As long as I've attended productions of the Milwaukee Repertory Theater, decades, Rose Pickering was there.
She passed away on Thanksgiving night.
From the Milwaukee Journal Sentinel:
To inspire herself before she went onstage, actress Rose Pickering would sometimes think about Brett Favre. But she could have taught him a few things about being an iron man.
Favre played only one position, quarterback, for a mere 20 seasons. No one has enough fingers and toes to count the number of roles Pickering played for the Milwaukee Repertory Theater during more than 35 seasons of performances.
As the longest-serving actress in the Rep's resident company, she played Amanda in "The Glass Menagerie," Lady Bracknell in "The Importance of Being Earnest," Elizabeth Proctor in "The Crucible" and title roles in "Juno and the Paycock," "The Matchmaker," "Miss Lulu Bett" and "Mother Courage," to cite a few of her declared favorites. She played wives, mothers, widows, ghosts, queens, murderers - and the occasional man.

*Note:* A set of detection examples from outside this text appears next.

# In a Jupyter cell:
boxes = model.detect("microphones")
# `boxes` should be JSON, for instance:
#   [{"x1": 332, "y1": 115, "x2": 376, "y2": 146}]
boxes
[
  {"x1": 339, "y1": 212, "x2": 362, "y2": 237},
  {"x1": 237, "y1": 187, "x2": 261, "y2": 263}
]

Pickering, a fixture on local stages from 1973 until she took a leave in 2010 for medical treatment, died Thursday night of cancer. She was 64.
Pickering, who grew up in Delaware, met her husband and fellow Rep resident actor James Pickering in 1970 when they were both theater graduate students at Penn State. He joined the Rep company a year after she did. More than a dozen times, they played a married couple on stage. The Milwaukee Arts Board honored their work by giving them its Outstanding Artists Award in 1999.
For me, Rose Pickering was the heart of the Milwaukee Rep.
She was wonderful in comedies, possessing great comic timing, eliciting tremendous laughs from the audience with ease.
She was wonderful in dramatic roles, expressing a tremendous range of emotions with intensity and tenderness.
She was a treasure.
I can thank Rose Pickering for so many memorable moments, for enriching my life. I feel privileged to have had the opportunity to experience theater with her.